> **Document passage**:
Since 2004, CEPANI is represented in UNCITRAL Working Group II on Dispute Settlement, and since 2023, CEPANI is represented in UNCITRAL Working Group III.
Draft provisions on procedural and cross-cutting issues
The first item on the agenda was the continuation of the discussion of the Draft provisions on procedural and cross-cutting issues.
Draft provisions 5 relates to security for costs, which is modelled on the revised ICSID Arbitration Rules in 2022, was discussed in the first days.
The draft provides for the possibility for arbitral tribunals to order any party who makes a claim to provide security for costs. Paragraph 4 provides for the various circumstances which the tribunal may take into account when ordering security for costs. These circumstances include:
“(a) That party’s ability to comply with an adverse decision on costs;
(b) That party’s willingness to comply with an adverse decision on costs;
(c) The effect that providing security for costs may have on that party’s ability to pursue its claim;
(d) The conduct of the parties; and
(e) In relation to subparagraphs (a) to (d), the existence of third-party funding.”
Much of the discussion in the first two days was centred around these circumstances, in particular in relation to a situation where a state makes a counterclaim and would be subject to a request for security for costs. Moreover, the very question arose whether a claimant should have the right to request a security for costs, and hence whether a tribunal should be authorized to order security for costs against the state, which was opposed by several delegations. It was in the end agreed to include that awarding security for costs against a state is not possible unless in exceptional circumstances.
It was also proposed to include a separate paragraph in relation to third-party funding, which would be a circumstance to be considered. In this respect, it had also been proposed that the existence of third-party funding should automatically or mandatorily result in a security for costs if the agreement between a party and the third-party funder would not cover adverse costs, or, at the least, that a Tribunal should take into account the fact that the agreement between a party and the third-party funder would not cover adverse costs. The latter proposal however did not achieve consensus, and hence no decision was made on this point. It was however decided to include the following sentence ““For greater certainty, the Tribunal retains the discretion to order a funded party to provide security for costs, even when the third-party funding agreement includes a commitment to cover an adverse decision on costs.”
Paragraph 6 of this provision provides for both the mandatory suspension of the proceedings in case a disputing party fails to comply with the order to provide security for costs, and, after consulting the disputing parties, the possibility for the Tribunal to order the termination of the proceedings with respect to that claim. Delegations disagreed on the question whether the suspension of the proceedings in case a disputing party fails to comply with the order to provide security for costs should be mandatory or whether it would be at the tribunal’s discretion. In the end, it was decided to keep the paragraph largely as it is. The phrase “with respect to that claim” in the last sentence, which provides for the possibility for the Tribunal to order the termination of the proceeding, was however deleted.
Draft provisions 6, 7 and 8 attracted less debate and were adopted with some minor modifications.
Draft Statute of a Standing Mechanism
Certain provisions of the Draft statute of a standing mechanism for the resolution of international investment disputes and annotations was also discussed. As a reminder, aside from the Draft Statute, the Government of Switzerland had made a submission before the previous session in New York (A/CN.9/WG.III/WP.241) containing some suggestions for alternative language of certain provisions, in particular those relating to the decisions subject to appeal and the grounds for appeal.

> **Data lines**:
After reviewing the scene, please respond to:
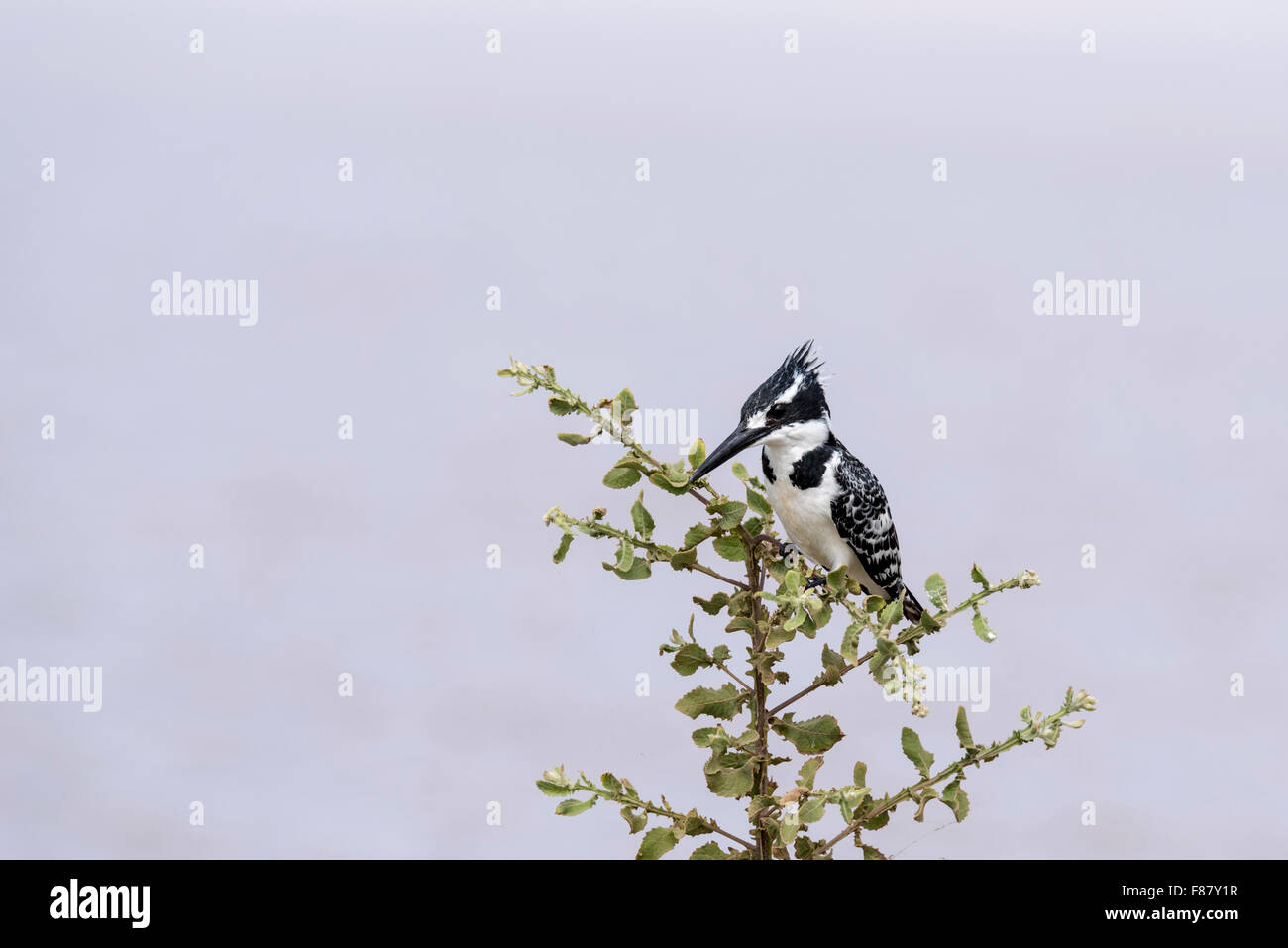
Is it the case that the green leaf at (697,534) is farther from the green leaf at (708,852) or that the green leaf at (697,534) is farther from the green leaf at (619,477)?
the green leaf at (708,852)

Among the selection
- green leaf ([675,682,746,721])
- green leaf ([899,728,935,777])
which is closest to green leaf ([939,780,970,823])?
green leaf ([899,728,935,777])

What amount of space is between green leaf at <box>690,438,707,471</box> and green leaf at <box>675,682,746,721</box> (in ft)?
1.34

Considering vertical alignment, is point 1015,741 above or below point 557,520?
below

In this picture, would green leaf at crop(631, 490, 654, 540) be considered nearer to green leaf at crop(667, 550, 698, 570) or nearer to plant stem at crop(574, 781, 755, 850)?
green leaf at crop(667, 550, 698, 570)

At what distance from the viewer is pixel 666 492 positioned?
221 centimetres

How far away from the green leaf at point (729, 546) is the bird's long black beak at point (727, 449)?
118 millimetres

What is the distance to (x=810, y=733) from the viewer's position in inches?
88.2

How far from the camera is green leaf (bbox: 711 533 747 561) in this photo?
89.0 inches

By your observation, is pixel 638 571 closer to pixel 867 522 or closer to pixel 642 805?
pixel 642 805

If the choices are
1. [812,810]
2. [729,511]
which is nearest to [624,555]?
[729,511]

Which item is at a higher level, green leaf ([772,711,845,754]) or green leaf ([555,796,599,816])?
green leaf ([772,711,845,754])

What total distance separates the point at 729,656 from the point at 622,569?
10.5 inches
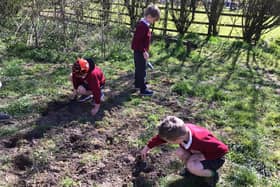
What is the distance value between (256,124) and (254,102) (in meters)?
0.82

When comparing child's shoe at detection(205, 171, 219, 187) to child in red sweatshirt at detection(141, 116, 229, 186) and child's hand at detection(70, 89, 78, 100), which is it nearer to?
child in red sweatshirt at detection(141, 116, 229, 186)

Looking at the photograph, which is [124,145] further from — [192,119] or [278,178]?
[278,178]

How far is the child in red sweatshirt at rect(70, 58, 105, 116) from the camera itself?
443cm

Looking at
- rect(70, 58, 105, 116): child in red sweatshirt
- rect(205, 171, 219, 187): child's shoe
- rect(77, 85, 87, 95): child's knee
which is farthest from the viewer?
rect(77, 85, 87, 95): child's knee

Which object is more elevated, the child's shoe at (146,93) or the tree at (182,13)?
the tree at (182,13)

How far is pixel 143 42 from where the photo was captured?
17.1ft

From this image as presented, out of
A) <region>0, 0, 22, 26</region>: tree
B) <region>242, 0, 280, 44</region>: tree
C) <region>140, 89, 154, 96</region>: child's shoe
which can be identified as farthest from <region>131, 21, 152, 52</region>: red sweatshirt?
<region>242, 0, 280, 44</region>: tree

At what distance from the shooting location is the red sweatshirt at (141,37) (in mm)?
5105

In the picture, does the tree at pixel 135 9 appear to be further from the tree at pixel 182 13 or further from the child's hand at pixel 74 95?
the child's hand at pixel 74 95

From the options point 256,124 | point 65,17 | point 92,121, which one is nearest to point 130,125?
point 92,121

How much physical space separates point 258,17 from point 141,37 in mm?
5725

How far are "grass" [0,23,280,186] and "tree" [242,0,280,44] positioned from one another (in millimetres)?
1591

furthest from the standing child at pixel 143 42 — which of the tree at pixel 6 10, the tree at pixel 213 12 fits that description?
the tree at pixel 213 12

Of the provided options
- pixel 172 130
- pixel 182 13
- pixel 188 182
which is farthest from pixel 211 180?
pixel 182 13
...
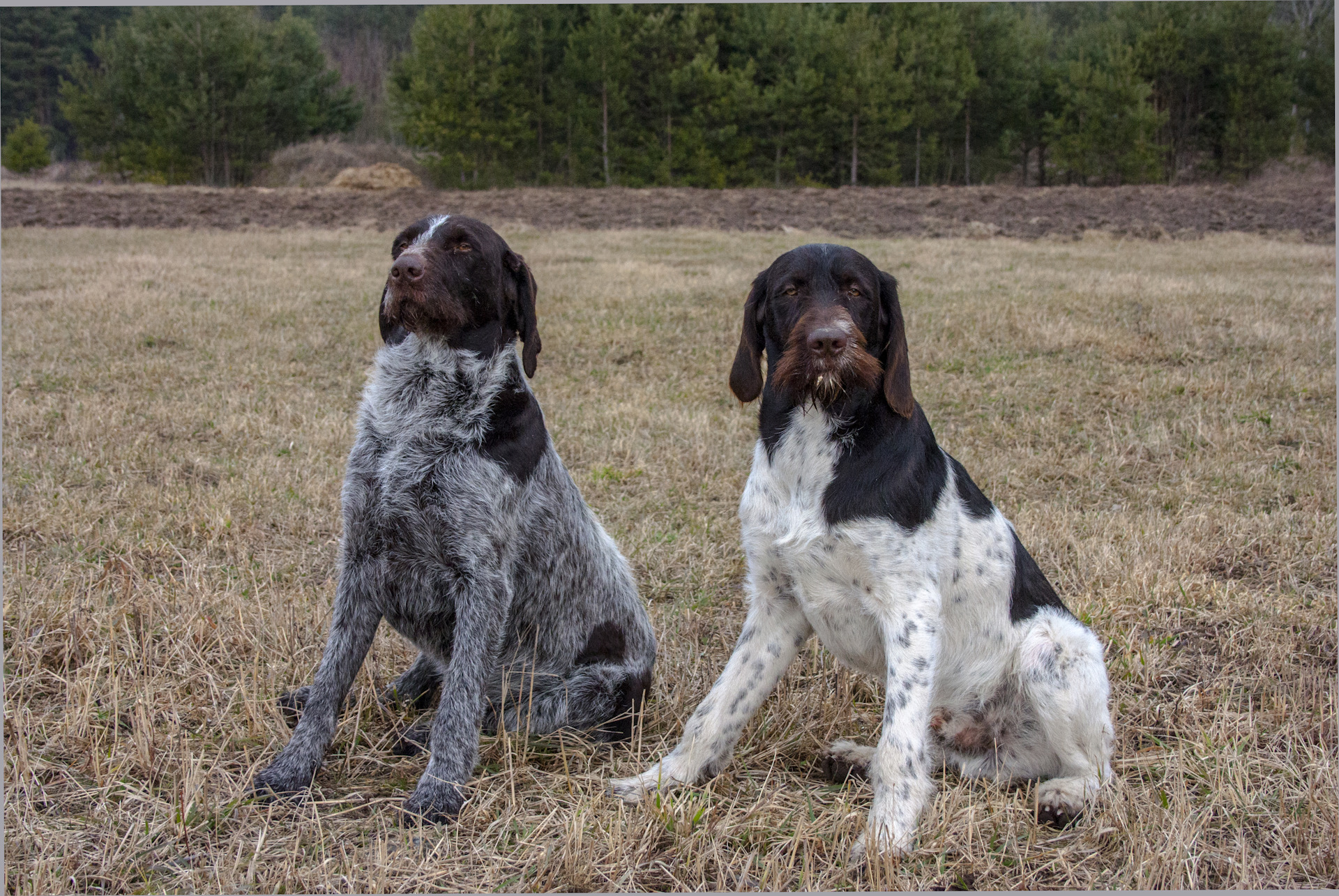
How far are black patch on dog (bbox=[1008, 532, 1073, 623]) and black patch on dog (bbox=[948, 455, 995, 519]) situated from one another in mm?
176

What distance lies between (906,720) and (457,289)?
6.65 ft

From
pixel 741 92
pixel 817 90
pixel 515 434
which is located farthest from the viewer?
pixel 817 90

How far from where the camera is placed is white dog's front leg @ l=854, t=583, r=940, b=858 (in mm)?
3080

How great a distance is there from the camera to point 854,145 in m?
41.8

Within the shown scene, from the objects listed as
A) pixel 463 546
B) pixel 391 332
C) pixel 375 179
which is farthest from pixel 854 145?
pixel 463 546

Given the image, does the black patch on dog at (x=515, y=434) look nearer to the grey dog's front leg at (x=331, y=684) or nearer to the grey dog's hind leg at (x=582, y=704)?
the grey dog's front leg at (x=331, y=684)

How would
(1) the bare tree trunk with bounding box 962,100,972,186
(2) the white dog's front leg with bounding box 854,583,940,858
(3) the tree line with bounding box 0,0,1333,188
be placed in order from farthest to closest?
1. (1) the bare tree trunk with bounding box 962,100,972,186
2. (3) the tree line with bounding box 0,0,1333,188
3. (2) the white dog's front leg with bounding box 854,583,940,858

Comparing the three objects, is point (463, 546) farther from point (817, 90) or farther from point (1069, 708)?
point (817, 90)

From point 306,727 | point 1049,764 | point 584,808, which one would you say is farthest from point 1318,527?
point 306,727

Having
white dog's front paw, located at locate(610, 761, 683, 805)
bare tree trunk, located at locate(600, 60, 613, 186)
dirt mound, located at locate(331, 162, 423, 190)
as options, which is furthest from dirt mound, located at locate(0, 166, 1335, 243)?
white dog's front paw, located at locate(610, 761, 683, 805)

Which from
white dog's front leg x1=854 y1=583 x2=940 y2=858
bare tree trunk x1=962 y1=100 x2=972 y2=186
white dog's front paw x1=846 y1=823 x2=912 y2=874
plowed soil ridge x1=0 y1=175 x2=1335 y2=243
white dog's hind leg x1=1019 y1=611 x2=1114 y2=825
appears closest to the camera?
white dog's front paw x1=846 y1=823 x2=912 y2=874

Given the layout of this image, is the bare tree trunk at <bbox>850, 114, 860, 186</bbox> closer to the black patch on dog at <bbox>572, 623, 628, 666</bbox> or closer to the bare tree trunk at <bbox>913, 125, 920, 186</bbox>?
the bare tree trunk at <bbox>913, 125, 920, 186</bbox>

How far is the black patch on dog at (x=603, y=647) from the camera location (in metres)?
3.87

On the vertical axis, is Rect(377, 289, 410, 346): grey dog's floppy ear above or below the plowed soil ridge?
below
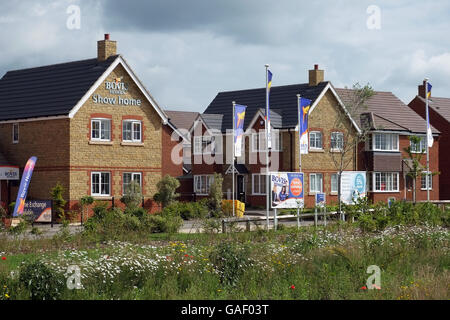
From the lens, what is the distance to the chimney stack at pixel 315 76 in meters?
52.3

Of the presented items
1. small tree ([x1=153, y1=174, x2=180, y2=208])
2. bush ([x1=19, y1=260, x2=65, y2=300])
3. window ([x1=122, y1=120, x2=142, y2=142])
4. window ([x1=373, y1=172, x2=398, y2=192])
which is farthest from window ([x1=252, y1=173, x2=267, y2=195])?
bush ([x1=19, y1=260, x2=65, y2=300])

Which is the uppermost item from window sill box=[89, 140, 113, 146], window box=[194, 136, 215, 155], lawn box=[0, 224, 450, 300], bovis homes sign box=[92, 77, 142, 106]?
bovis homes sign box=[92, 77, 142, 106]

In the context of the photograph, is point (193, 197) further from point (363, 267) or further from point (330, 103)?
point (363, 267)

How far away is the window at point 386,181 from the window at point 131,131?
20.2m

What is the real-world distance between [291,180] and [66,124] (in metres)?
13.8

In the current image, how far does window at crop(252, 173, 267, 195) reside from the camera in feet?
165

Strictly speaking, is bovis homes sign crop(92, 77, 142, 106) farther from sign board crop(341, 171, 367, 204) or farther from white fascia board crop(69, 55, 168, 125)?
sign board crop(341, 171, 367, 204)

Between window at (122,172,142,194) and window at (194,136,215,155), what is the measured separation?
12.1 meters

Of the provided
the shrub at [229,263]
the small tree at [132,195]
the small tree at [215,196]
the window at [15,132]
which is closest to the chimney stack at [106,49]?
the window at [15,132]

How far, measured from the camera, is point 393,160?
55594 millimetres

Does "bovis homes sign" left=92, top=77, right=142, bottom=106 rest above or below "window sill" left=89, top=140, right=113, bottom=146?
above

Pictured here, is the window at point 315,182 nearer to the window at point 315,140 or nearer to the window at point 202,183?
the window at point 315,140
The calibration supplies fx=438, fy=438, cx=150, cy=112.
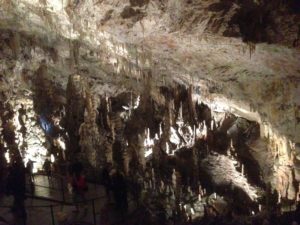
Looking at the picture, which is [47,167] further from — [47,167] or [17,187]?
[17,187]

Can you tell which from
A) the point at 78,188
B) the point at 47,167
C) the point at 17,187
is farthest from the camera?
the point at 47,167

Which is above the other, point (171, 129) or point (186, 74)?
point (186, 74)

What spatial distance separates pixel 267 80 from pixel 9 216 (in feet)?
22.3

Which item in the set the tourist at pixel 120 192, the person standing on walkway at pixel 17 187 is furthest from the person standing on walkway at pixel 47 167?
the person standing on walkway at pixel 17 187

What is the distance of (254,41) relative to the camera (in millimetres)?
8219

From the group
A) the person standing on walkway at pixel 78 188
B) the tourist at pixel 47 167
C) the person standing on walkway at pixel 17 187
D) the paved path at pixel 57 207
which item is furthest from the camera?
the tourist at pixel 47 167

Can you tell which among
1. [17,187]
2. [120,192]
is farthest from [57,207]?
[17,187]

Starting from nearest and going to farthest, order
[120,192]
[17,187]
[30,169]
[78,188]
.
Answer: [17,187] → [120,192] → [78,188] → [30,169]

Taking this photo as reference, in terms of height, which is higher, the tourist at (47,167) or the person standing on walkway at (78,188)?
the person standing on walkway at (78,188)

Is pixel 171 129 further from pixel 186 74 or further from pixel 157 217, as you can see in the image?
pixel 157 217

> **Written problem 1**: According to the UNCITRAL session report, which rules served as the model for Draft provision 5 on security for costs?
> **Written problem 2**: Echo the UNCITRAL session report word for word, starting with "Paragraph 6 of" and going on through "was however deleted.".

> **Output 1**: The revised ICSID Arbitration Rules of 2022.

> **Output 2**:
Paragraph 6 of this provision provides for both the mandatory suspension of the proceedings in case a disputing party fails to comply with the order to provide security for costs, and, after consulting the disputing parties, the possibility for the Tribunal to order the termination of the proceedings with respect to that claim. Delegations disagreed on the question whether the suspension of the proceedings in case a disputing party fails to comply with the order to provide security for costs should be mandatory or whether it would be at the tribunal’s discretion. In the end, it was decided to keep the paragraph largely as it is. The phrase “with respect to that claim” in the last sentence, which provides for the possibility for the Tribunal to order the termination of the proceeding, was however deleted.